Visualization of H2 oxidation on Rh

The current experiments were performed in a PEEM/XPS ultrahigh vacuum setup consisting of separate PEEM and XPS chambers connected with each other by a sample transfer. The setup is equipped with a PEEM (Staib Instruments), a deuterium discharge UV lamp (photon energy ~6.5 eV) for electron excitation, an XPS-system (Phoibos-100 hemispherical energy analyzer and XR 50 twin anode X-ray source, both from SPECS), a high purity gas supply system (O2: 99.99%, H2: 99.97%) and sample preparation facilities for cleaning the sample by argon ion sputtering and subsequent annealing. The reaction was visualized in situ by PEEM and the images were recorded by a CCD camera (Hamamatsu). The PEEM magnification was calibrated by comparison of PEEM images of the Rh samples with optical micrographs of the same Rh foil and of the same Rh(111) single crystal.

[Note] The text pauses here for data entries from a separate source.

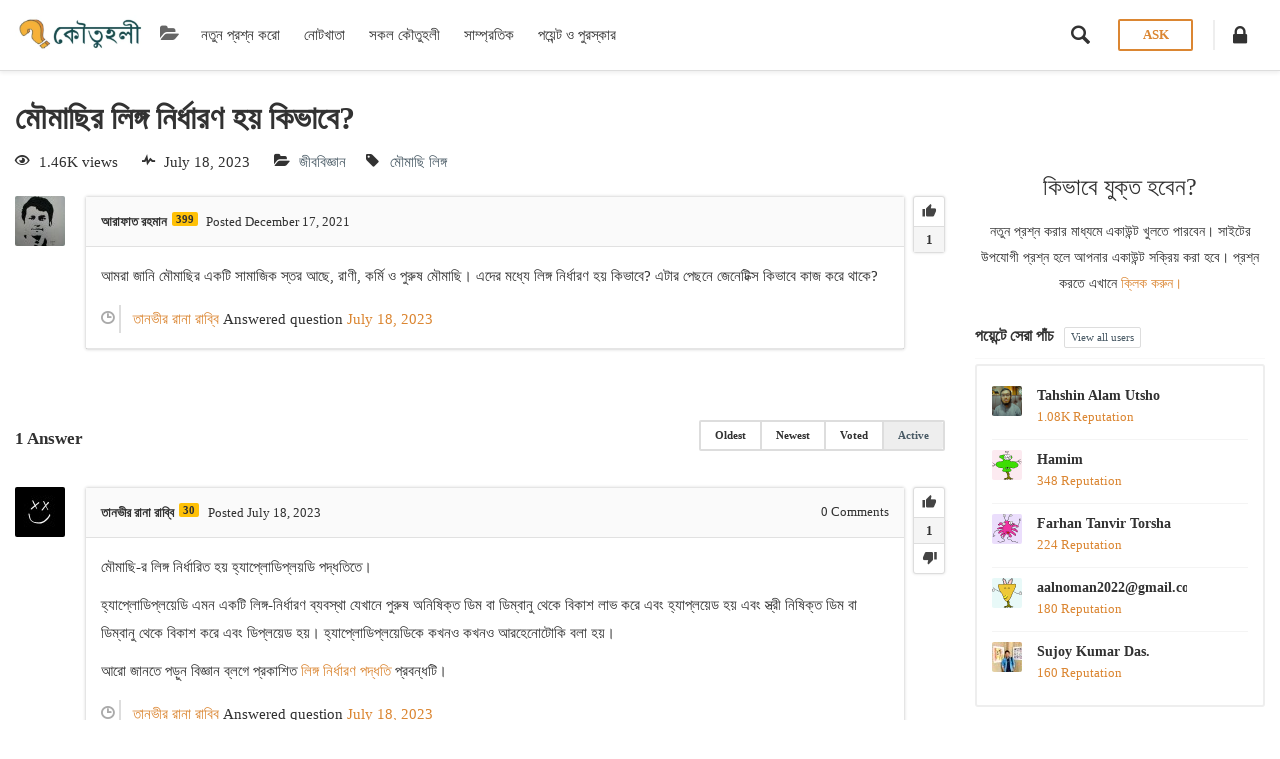

--- FILE ---
content_type: text/html; charset=utf-8
request_url: https://www.google.com/recaptcha/api2/aframe
body_size: 265
content:
<!DOCTYPE HTML><html><head><meta http-equiv="content-type" content="text/html; charset=UTF-8"></head><body><script nonce="_huesolj1bhF8Xe7d8KdRQ">/** Anti-fraud and anti-abuse applications only. See google.com/recaptcha */ try{var clients={'sodar':'https://pagead2.googlesyndication.com/pagead/sodar?'};window.addEventListener("message",function(a){try{if(a.source===window.parent){var b=JSON.parse(a.data);var c=clients[b['id']];if(c){var d=document.createElement('img');d.src=c+b['params']+'&rc='+(localStorage.getItem("rc::a")?sessionStorage.getItem("rc::b"):"");window.document.body.appendChild(d);sessionStorage.setItem("rc::e",parseInt(sessionStorage.getItem("rc::e")||0)+1);localStorage.setItem("rc::h",'1764773766415');}}}catch(b){}});window.parent.postMessage("_grecaptcha_ready", "*");}catch(b){}</script></body></html>

--- FILE ---
content_type: application/x-javascript
request_url: https://koutuholi.com/wp-content/cache/autoptimize/js/autoptimize_single_40887a2fc1214318acadc5b4f884f349.js?ver=4.3.2
body_size: 926
content:
function path(){var args=arguments,result=[];for(var i=0;i<args.length;i++)
result.push(args[i].replace('@',apBrushPath));return result};SyntaxHighlighter.autoloader.apply(null,path('applescript @shBrushAppleScript.js','actionscript3 as3 @shBrushAS3.js','bash shell @shBrushBash.js','coldfusion cf @shBrushColdFusion.js','cpp c @shBrushCpp.js','c# c-sharp csharp @shBrushCSharp.js','css @shBrushCss.js','delphi pascal @shBrushDelphi.js','diff patch pas @shBrushDiff.js','erl erlang @shBrushErlang.js','groovy @shBrushGroovy.js','java @shBrushJava.js','jfx javafx @shBrushJavaFX.js','js jscript javascript @shBrushJScript.js','perl pl @shBrushPerl.js','php @shBrushPhp.js','text plain @shBrushPlain.js','py python @shBrushPython.js','ruby rails ror rb @shBrushRuby.js','sass scss @shBrushSass.js','scala @shBrushScala.js','sql @shBrushSql.js','vb vbnet @shBrushVb.js','xml xhtml xslt html @shBrushXml.js'));SyntaxHighlighter.defaults.toolbar=false;SyntaxHighlighter.all();(function($){$(document).ready(function(){$('#anspress').on('click','[apinsertcode]',function(e){AnsPress.mceSelected=null;AnsPress.trigger('openCodeModal');});AnsPress.on('openCodeModal',function(el){var code,lang,inline;code='';lang='';inline=false;var opt='';$.each(AP_Brushes,function(k,v){opt+='<option value="'+k+'">'+v+'</option>';});AnsPress.modal('code',{title:aplang.shTitle,content:'<form apcodeform><div class="ap-form-group"><label class="ap-form-label">'+aplang.shLanguage+'</label><select name="language" class="ap-form-control">'+opt+'</select></div><div class="ap-from-group"><label class="ap-form-label">'+aplang.shInline+' <input type="checkbox" value="1" name="inline" /></label></div><textarea id="ap-code-textarea" class="ap-form-control" rows="10" placeholder="'+aplang.shTxtPlholder+'"></textarea><button type="submit" class="ap-btn">'+aplang.shButton+'</button></form>',size:'medium',});});$('body').on('submit','[apcodeform]',function(e){var code=$(this).find('textarea').val();code=code.replace(/^\s\s*/,'').replace(/\s\s*$/,'');code=tinyMCE.DOM.encode(code).replace(/^[\s]+/gm,function(m){var leadingSpaces=arguments[0].length;var str='';while(leadingSpaces>0){str+='&nbsp;';leadingSpaces--;}
return str;});code=code.replace(/[\r\n]\s*/g,'<br />');var lang=$(this).find('select').val();var tag=$(this).find('input').is(":checked")?'code':'pre';var attr='language="'+lang+'"';var cont='[apcode '+attr+']<'+tag+' data-mce-contenteditable="false">'+code+'</'+tag+'>[/apcode]';tinymce.activeEditor.insertContent(cont);tinymce.activeEditor.focus();tinymce.activeEditor.selection.collapse(0);AnsPress.hideModal('code');return false;});});})(jQuery);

Preparation and characterization of Rh samples

The polycrystalline Rh sample consisted of a 10 × 12 mm2 polished polycrystalline Rh foil of 0.2 mm thickness (Mateck, purity 99.99%) which was cleaned in UHV by repeated cycles of sputtering with Ar+ ions at 1 keV at 300 K and consecutive annealing to 973–1073 K. The cleanness of the sample was confirmed by XPS before each single reaction measurement. The sample temperature was measured by a Ni/NiCr thermocouple spot-welded directly to the sample. The crystallographic orientation of individual μm-sized domains of a polycrystalline Rh foil was determined by EBSD (Electron Back Scattering Diffraction). The EBSD measurements were performed by a field emission scanning electron microscope (FEI Quanta 200F) using standard EBSD conditions and evaluation procedures. Further details on the EBSD characterization can be found in Supplementary Note 1. The Rh(111) single crystal (Mateck, purity 99.99%) of 10 × 10 mm2 size and 0.6 mm thickness was cleaned in a similar Ar+ sputtering and annealing procedure as the Rh foil with a subsequent XPS control.

The micro-kinetic model

The micro-kinetic model is based on the well-established Langmuir−Hinshelwood mechanism for H2 oxidation on Rh, with the reaction network including the dissociative adsorption and associative desorption of hydrogen, dissociative adsorption (and associative desorption) of oxygen via a precursor state, formation and reduction of subsurface oxygen and catalytic water formation. The details of the model and of the calculations as well as the used calculation parameters are presented in Supplementary Note 3.

Data availability

The data that support the findings of this study are available from the corresponding author upon request.